** Opening Information provided block **

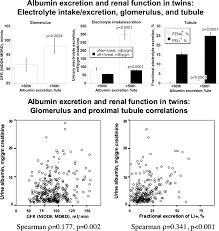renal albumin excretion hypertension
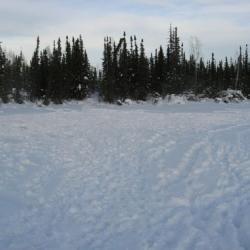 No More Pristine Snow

** Closing Information provided block **
** Opening Information provided block **

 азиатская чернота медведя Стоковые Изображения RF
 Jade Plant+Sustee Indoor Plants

** Closing Information provided block **
** Opening Information provided block **

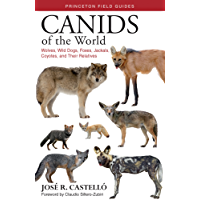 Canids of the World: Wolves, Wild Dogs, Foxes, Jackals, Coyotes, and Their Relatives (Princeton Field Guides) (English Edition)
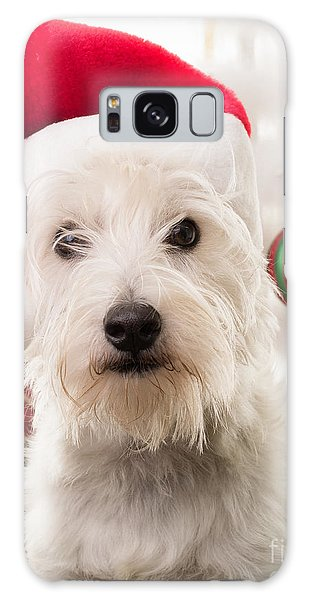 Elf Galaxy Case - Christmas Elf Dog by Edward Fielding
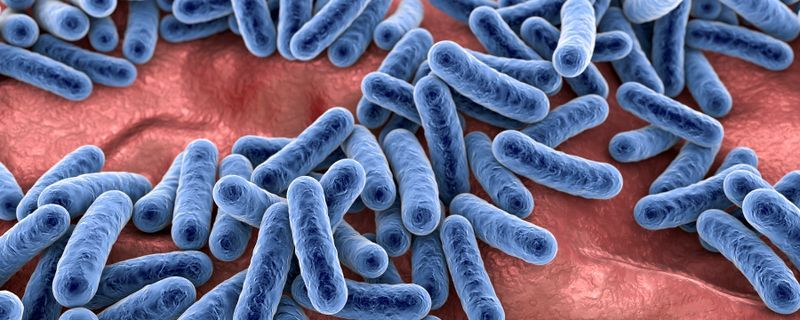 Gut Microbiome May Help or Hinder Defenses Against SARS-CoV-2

** Closing Information provided block **

◆ **Task item**
Repeat exactly the lines above, beginning at the one containing "renal albumin excretion hypertension" and ending at the one containing "No More Pristine Snow". Do not carry over any pictures.

◆ **Response to this task**
renal albumin excretion hypertension
 No More Pristine Snow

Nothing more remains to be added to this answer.